## Task details
Pictures are not part of the copy; repeat everything else in the records exactly.

Source records
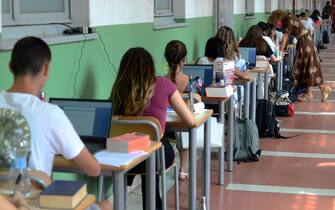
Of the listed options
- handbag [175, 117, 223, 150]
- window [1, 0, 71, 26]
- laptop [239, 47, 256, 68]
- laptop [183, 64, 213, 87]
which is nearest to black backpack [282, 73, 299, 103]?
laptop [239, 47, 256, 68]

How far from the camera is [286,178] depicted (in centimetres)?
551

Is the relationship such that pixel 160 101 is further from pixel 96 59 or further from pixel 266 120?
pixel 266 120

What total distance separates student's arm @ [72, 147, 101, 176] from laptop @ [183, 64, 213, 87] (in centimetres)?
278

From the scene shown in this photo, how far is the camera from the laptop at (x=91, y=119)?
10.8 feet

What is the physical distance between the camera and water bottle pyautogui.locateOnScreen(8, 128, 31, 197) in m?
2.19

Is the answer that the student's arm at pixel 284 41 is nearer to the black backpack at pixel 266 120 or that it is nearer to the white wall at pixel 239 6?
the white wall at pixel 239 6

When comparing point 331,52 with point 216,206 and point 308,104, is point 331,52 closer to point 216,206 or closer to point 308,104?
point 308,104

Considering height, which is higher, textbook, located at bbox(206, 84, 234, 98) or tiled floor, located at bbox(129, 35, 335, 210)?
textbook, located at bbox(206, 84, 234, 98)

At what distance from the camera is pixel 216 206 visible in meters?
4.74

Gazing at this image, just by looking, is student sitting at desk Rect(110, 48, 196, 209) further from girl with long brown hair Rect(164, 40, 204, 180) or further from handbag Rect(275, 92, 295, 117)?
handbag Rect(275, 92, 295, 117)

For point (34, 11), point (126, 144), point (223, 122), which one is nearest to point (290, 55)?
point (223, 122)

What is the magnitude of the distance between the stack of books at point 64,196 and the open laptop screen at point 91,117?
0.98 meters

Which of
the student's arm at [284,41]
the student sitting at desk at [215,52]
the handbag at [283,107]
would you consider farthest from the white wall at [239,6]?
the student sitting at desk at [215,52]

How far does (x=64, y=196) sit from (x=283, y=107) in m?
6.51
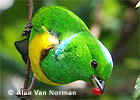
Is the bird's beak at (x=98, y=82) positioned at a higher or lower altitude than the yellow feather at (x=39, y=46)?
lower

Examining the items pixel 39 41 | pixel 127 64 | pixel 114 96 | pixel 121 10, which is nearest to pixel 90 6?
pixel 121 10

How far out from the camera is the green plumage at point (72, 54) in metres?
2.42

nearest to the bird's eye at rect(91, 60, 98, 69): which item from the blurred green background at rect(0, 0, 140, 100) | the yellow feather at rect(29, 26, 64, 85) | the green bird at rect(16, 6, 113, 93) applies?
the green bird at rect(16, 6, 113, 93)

## The answer
Of the listed options
- handbag [175, 117, 223, 150]
- window [1, 0, 71, 26]
- laptop [239, 47, 256, 68]
- laptop [183, 64, 213, 87]
which is nearest to black backpack [282, 73, 299, 103]?
laptop [239, 47, 256, 68]

How far from the camera is [286,178] depicted (in centimetres)?
551

Is the relationship such that pixel 160 101 is further from pixel 96 59 or further from pixel 266 120?
pixel 266 120

What total distance separates student's arm @ [72, 147, 101, 176] from laptop @ [183, 64, 213, 87] (in centimetres)?
278

From the scene shown in this photo, how far is the camera from the laptop at (x=91, y=119)?
10.8 feet

What is the physical distance between the camera and water bottle pyautogui.locateOnScreen(8, 128, 31, 197) in m?
2.19

Is the answer that the student's arm at pixel 284 41 is nearer to the black backpack at pixel 266 120 or that it is nearer to the white wall at pixel 239 6?
the white wall at pixel 239 6

When comparing point 331,52 with point 216,206 and point 308,104, is point 331,52 closer to point 216,206 or closer to point 308,104?
point 308,104

Considering height, which is higher, textbook, located at bbox(206, 84, 234, 98) or tiled floor, located at bbox(129, 35, 335, 210)?
textbook, located at bbox(206, 84, 234, 98)

At what distance from the camera is pixel 216 206 visible in meters?
4.74

Gazing at this image, just by looking, is student sitting at desk Rect(110, 48, 196, 209) further from girl with long brown hair Rect(164, 40, 204, 180) or further from handbag Rect(275, 92, 295, 117)?
handbag Rect(275, 92, 295, 117)

For point (34, 11), point (126, 144), point (223, 122), which one is nearest to point (290, 55)?
point (223, 122)

What is the magnitude of the distance between the stack of books at point 64,196 and the open laptop screen at point 91,117?
0.98 meters

Which of
the student's arm at [284,41]
the student sitting at desk at [215,52]
the handbag at [283,107]
would you consider farthest from the white wall at [239,6]?
the student sitting at desk at [215,52]

How far does (x=64, y=196) sit from (x=283, y=107) in m?
6.51
Is the bird's beak at (x=98, y=82) positioned at a higher or lower altitude than the yellow feather at (x=39, y=46)?
lower

Examining the items pixel 39 41 | pixel 127 64 | pixel 114 96 | pixel 121 10, which is nearest to pixel 90 6?
pixel 121 10

How far out from the camera is the green plumage at point (72, 54) in metres?
2.42

nearest to the bird's eye at rect(91, 60, 98, 69): which item from the blurred green background at rect(0, 0, 140, 100) | the yellow feather at rect(29, 26, 64, 85) | the green bird at rect(16, 6, 113, 93) applies?
the green bird at rect(16, 6, 113, 93)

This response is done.